If we want to find the story that the amount of excess temperature has been increasing over time, we would have to trace a curve through the ridges, which strangely enough is a line that moves top to bottom, initially somewhat vertically, then moving sideways to the right. In a more conventional chart, the line that shows growth over time moves from bottom left to top right.
***
The BBC article (link) features several charts. The first one shows how the average excess temperature trends year to year. This is a simple column chart. By supplementing the column chart with the ridge plot, I assume that the designer wants to tell readers that the average annual excess temperature masks daily variability. Therefore, each annual average has been disaggregated into 366 daily averages.
In the column chart, the annual average is compared to the historical average of 50 years. In the ridge plot, the daily average is compared to ... the same historical average of 50 years. That's what the reference line labeled pre-industrial average is saying to me.
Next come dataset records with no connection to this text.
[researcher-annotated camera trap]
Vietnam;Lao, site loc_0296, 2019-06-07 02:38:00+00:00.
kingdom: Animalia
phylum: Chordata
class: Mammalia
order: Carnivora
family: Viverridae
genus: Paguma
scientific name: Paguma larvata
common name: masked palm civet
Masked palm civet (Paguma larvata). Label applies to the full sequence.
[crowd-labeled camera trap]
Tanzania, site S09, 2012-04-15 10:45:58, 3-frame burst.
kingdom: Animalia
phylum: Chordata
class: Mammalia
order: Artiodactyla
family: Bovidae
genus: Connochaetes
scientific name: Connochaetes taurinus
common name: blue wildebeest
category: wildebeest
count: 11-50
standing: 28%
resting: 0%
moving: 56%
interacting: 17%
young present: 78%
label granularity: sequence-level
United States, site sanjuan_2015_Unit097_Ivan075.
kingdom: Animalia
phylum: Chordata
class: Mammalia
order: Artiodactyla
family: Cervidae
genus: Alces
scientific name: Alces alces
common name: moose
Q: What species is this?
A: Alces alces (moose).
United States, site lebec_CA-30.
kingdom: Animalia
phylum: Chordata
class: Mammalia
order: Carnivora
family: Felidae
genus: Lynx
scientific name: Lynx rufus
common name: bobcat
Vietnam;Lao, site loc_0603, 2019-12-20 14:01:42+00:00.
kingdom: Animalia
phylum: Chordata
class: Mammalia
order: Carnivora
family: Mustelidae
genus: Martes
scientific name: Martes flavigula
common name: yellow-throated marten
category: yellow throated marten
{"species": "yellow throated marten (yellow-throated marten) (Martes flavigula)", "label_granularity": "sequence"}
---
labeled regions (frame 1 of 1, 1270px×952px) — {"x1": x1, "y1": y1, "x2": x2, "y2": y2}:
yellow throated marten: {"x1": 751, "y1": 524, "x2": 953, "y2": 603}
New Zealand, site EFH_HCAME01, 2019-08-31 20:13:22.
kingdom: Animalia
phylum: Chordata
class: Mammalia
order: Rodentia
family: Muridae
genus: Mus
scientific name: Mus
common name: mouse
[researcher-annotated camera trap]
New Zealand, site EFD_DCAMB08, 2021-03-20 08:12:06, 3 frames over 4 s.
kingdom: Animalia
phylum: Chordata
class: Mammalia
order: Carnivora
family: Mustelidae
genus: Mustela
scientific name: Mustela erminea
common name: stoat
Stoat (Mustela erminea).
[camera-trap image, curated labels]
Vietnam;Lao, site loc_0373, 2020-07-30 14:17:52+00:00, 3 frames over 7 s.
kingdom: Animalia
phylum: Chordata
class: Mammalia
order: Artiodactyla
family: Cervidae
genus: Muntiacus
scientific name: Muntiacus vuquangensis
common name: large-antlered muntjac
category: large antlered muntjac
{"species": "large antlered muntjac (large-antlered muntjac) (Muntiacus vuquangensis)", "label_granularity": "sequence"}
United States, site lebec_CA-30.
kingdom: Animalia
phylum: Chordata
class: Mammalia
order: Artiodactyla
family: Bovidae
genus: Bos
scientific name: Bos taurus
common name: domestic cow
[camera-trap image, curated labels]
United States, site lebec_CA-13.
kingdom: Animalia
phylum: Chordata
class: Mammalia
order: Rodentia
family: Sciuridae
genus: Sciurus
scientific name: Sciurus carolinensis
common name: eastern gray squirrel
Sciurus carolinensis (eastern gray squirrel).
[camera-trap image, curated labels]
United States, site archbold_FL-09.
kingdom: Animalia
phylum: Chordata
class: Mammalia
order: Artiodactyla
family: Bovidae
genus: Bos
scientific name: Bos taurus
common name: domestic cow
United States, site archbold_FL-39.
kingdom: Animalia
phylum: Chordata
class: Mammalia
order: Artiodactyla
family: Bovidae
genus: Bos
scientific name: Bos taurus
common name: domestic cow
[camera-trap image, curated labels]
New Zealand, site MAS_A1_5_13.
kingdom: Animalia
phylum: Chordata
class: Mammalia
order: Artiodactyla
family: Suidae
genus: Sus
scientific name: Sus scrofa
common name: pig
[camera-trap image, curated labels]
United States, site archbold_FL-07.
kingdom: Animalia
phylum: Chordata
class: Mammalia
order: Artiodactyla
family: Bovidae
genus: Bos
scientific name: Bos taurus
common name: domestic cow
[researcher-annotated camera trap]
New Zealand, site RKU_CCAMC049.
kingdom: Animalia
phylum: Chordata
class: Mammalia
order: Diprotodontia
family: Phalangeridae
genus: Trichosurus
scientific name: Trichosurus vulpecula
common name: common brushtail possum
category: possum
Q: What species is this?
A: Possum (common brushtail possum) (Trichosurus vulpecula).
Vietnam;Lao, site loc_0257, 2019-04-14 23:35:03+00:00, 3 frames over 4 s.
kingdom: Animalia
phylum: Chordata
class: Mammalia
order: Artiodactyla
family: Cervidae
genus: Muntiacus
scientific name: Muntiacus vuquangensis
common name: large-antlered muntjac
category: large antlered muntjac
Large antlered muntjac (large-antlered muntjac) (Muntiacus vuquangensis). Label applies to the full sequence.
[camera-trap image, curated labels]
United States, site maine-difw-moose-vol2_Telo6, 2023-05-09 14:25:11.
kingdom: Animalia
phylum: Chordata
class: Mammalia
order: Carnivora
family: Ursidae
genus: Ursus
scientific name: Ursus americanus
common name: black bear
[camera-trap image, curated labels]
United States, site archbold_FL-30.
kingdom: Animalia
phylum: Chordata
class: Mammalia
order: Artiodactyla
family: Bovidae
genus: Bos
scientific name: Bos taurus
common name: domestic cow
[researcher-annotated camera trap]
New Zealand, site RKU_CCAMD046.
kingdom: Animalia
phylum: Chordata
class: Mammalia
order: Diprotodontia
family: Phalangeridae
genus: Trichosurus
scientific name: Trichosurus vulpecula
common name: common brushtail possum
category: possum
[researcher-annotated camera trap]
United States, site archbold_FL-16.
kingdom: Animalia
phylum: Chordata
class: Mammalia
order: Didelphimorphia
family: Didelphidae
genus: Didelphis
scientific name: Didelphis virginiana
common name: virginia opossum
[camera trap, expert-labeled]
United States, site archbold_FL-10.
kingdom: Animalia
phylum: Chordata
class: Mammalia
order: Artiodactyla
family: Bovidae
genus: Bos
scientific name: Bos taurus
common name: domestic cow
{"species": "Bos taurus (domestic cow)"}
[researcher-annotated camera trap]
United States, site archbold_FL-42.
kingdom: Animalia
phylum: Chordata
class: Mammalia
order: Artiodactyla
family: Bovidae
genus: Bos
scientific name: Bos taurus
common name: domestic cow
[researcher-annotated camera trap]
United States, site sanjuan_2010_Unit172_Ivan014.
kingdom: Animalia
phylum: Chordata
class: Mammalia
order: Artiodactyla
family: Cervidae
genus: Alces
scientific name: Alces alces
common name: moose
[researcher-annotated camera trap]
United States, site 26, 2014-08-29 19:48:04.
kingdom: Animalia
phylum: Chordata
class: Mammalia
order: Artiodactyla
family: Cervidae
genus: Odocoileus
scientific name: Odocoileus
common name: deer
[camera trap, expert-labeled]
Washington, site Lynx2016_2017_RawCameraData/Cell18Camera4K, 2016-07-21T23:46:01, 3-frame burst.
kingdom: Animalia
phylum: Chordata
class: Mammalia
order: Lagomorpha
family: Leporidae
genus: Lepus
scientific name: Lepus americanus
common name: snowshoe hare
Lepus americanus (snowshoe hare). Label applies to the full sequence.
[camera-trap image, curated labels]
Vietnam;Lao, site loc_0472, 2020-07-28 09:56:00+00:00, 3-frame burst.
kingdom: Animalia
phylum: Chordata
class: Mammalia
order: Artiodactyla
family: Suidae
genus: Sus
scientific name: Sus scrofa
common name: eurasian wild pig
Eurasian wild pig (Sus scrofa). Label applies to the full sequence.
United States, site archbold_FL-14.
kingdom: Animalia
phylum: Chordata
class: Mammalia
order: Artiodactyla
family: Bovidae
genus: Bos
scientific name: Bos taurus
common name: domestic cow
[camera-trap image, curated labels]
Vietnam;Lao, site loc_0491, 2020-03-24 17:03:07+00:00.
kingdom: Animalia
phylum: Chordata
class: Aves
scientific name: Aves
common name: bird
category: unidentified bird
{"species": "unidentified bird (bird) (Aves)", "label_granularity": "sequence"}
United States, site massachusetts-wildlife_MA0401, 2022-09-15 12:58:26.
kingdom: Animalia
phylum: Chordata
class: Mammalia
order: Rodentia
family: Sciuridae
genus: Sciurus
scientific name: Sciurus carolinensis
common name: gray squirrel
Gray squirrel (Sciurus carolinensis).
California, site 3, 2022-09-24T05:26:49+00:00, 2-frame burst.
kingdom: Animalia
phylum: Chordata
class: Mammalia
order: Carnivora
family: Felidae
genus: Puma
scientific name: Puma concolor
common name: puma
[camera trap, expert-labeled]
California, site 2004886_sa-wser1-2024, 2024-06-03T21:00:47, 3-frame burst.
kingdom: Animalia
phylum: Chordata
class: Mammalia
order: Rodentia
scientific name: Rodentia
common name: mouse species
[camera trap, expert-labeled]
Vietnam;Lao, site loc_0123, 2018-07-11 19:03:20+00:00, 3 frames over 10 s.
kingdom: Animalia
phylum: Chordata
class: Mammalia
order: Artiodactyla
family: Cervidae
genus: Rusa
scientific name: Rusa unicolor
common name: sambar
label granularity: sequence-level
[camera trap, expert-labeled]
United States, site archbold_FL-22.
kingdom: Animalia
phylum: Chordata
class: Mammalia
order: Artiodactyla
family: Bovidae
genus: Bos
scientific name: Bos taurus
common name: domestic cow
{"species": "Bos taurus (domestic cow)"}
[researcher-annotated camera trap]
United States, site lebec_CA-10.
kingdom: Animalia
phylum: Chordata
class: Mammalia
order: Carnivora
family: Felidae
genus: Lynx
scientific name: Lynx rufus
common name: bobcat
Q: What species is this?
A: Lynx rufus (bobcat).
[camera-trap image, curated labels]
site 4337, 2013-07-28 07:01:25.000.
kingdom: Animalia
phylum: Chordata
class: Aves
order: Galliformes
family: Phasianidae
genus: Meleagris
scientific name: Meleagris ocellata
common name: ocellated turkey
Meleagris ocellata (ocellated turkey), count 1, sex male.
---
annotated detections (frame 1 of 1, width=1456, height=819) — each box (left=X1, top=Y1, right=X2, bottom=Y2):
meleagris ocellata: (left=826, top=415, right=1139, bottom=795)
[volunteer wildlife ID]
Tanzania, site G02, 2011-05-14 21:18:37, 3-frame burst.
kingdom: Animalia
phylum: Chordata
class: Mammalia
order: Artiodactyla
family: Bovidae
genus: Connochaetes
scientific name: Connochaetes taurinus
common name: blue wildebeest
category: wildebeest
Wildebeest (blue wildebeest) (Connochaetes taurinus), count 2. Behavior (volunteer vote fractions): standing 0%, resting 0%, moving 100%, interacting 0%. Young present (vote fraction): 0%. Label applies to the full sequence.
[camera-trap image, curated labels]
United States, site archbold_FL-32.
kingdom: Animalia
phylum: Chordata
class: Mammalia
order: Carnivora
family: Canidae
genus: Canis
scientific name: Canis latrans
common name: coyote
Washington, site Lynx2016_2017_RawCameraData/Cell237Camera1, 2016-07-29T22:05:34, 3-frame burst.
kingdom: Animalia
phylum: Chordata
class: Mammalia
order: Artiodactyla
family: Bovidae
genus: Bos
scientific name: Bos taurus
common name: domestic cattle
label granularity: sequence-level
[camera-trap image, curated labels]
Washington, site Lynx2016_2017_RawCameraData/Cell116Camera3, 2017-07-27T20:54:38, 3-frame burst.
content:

It makes more sense to compare the 366 daily averages to 366 daily averages from those 50 years.
But now I've ruined the dataviz because in each probability density plot, there are 366 different reference points. But not really. We just have to think a little more abstractly. These 366 different temperatures are all mapped to the number zero, after adjustment. Thus, they all coincide at the same location on the horizontal axis.
(It's possible that they actually used 366 daily averages as references to construct the ridge plot. I'm guessing not but feel free to comment if you know how these values are computed.)